Questions about pictured scenes:

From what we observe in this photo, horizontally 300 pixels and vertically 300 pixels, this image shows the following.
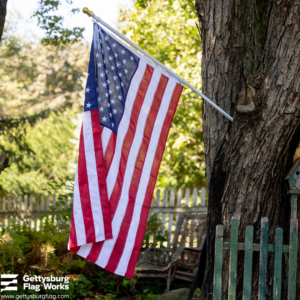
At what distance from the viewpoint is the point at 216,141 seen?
4.15m

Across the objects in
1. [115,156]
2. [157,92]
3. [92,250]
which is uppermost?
[157,92]

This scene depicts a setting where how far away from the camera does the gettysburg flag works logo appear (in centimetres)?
522

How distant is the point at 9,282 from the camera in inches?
209

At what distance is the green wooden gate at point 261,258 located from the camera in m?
3.46

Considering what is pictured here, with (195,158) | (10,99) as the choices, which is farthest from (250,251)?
(10,99)

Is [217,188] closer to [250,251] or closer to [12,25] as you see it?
[250,251]

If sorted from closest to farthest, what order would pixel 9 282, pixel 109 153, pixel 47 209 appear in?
pixel 109 153 → pixel 9 282 → pixel 47 209

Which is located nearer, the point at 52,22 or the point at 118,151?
the point at 118,151

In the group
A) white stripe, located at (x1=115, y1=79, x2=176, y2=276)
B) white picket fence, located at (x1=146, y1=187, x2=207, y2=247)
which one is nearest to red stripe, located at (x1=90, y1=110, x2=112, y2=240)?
white stripe, located at (x1=115, y1=79, x2=176, y2=276)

* The problem
Print every line above word for word, leaving out the pictures.

* Answer below
From what we observe in this photo, horizontally 300 pixels and vertically 300 pixels, this image shows the following.
At what distance from the viewpoint is the point at 216,141 seen?
4.15m

Across the objects in
1. [115,156]
2. [157,92]
3. [92,250]
which is uppermost?
[157,92]

This scene depicts a setting where how far away from the camera does the gettysburg flag works logo appear (in centimetres)?
522

How distant is the point at 9,282 from the camera in inches?
209

At what distance is the green wooden gate at point 261,258 located from the camera in m?
3.46

Considering what is pictured here, with (195,158) | (10,99) as the choices, which is farthest from (250,251)?
(10,99)

Is [217,188] closer to [250,251] or closer to [12,25] as you see it?
[250,251]

If sorted from closest to farthest, what order would pixel 9 282, pixel 109 153, pixel 47 209 appear in?
pixel 109 153 → pixel 9 282 → pixel 47 209

Which is located nearer, the point at 52,22 or the point at 118,151?
the point at 118,151

In the group
A) white stripe, located at (x1=115, y1=79, x2=176, y2=276)
B) white picket fence, located at (x1=146, y1=187, x2=207, y2=247)
which one is nearest to red stripe, located at (x1=90, y1=110, x2=112, y2=240)?
white stripe, located at (x1=115, y1=79, x2=176, y2=276)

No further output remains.